The W3C vocabulary layer works. DCAT for catalogs, Dublin Core for basic metadata, SKOS for taxonomies, SHACL for validation shapes. These specs are mature, well-documented, and interoperable. Canada’s open data portal runs on them. 46,000 datasets, publicly available CKAN schemas, real DCAT metadata.
The vocabulary is not the problem. The enforcement is.
What actually breaks
CKAN has a schema extension called scheming. You define fields, types, valid values, and scheming enforces them at the action layer, on both forms and API calls.
The enforcement is real within one system. Between systems, the gap opens. A harvest job pulls 400 datasets from another portal overnight. The source and target maintain separate schema files with no standard mechanism to keep them aligned. Data that was valid where it came from may not be valid where it lands.
This is not specific to CKAN. This is what happens whenever data crosses a boundary between systems with different validation assumptions.
SHACL addresses this for RDF. You define shapes, shapes declare required properties and value constraints, a validator checks the graph.
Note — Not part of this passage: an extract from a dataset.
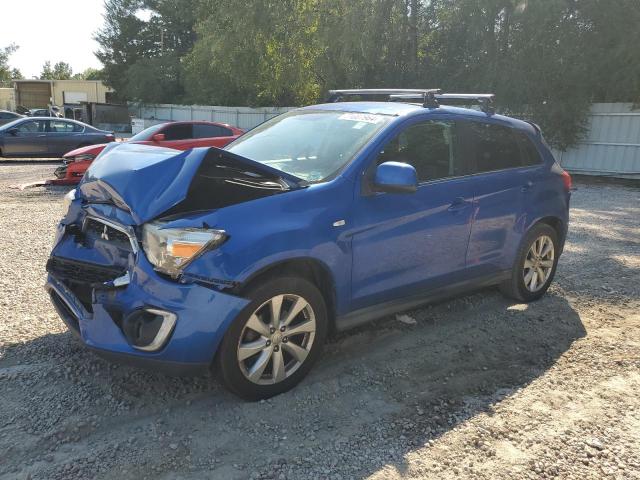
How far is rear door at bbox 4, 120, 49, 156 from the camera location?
649 inches

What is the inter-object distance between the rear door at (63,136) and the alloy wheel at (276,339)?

SHACL Advanced Features adds result annotations and expression constraints. These are real advances.
But the validation still runs after the data exists. In the typical deployment, SHACL describes compliance rather than enabling it. Some triplestores improve on this by wiring SHACL into the commit path, rejecting invalid data before it enters the store. That’s real enforcement, but it’s tied to one store’s configuration. Move the data to another store without the same shapes, and the guarantee disappears.
The constraints don’t travel with the data. Enforcement that only holds while data stays in one system hasn’t solved the boundary problem. It’s deferred it.
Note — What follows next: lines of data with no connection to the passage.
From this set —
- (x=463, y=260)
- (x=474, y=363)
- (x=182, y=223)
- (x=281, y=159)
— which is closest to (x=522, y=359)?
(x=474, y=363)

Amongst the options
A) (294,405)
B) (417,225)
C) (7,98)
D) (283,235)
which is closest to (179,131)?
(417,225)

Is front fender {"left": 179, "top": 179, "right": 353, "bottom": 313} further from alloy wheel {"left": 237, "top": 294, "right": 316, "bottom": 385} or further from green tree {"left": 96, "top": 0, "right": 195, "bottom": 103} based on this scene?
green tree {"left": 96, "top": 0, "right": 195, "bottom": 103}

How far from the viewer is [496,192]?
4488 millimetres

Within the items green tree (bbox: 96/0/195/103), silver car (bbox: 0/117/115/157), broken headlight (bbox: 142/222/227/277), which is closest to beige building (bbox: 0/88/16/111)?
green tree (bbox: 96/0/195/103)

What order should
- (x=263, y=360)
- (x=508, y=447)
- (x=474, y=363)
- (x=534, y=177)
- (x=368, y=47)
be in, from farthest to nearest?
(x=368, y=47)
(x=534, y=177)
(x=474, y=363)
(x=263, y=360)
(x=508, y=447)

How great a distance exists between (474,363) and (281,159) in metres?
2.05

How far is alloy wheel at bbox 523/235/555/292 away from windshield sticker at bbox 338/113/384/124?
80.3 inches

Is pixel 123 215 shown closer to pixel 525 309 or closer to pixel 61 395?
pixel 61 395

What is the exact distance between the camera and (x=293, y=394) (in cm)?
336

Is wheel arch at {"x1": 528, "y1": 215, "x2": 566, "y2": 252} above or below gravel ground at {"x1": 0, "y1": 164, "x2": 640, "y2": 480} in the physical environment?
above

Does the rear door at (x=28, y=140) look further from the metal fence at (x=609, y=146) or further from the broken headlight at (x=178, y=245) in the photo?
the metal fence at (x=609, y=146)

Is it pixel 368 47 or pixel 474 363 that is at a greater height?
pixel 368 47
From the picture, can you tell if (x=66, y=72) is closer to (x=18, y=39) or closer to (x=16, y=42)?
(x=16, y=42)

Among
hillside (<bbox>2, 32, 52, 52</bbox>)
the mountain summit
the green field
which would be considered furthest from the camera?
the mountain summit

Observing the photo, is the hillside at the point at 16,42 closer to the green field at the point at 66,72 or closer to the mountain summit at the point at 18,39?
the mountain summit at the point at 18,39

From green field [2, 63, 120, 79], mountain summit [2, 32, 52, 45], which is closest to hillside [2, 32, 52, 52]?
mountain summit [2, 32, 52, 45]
Composition, not inheritance
Kurt Cagle wrote recently that SKOS inScheme is a faceting relationship, and that compositions of orthogonal schemes are generally a better model than property inheritance.
Hierarchies dominate semantic modeling partly because the tooling encourages them. Protege gives you a class tree. You put things in the tree. The tree becomes the model.
The alternative is flat type membership. A resource declares which schemes it belongs to. Each scheme evaluates independently. A DNS server that runs in an LXC container on critical infrastructure isn’t a subclass of three parent classes. It has three independent type memberships: what it does, how it runs, how important it is. Each type can declare its own constraints without knowing about the others.
SKOS already provides this if you treat concept schemes as independent classification facets rather than a single hierarchy. SHACL already supports the same pattern. Shapes don’t need to form a hierarchy. A resource can match multiple shapes, and each shape validates independently. Flat membership, independent evaluation.
Where the enforcement happens
In most RDF workflows, you author triples, load them into a store, then run SHACL validation. The validator produces a report. You read the report. You fix the data. You re-validate. The feedback loop can be minutes or hours. If you’re harvesting 400 datasets from a federated portal at 2 AM, days.
The alternative is to make the constraints structural. If the schema says a service requires an endpoint, data without an endpoint fails evaluation. Not at import time. At authoring time. The invalid state can’t be represented.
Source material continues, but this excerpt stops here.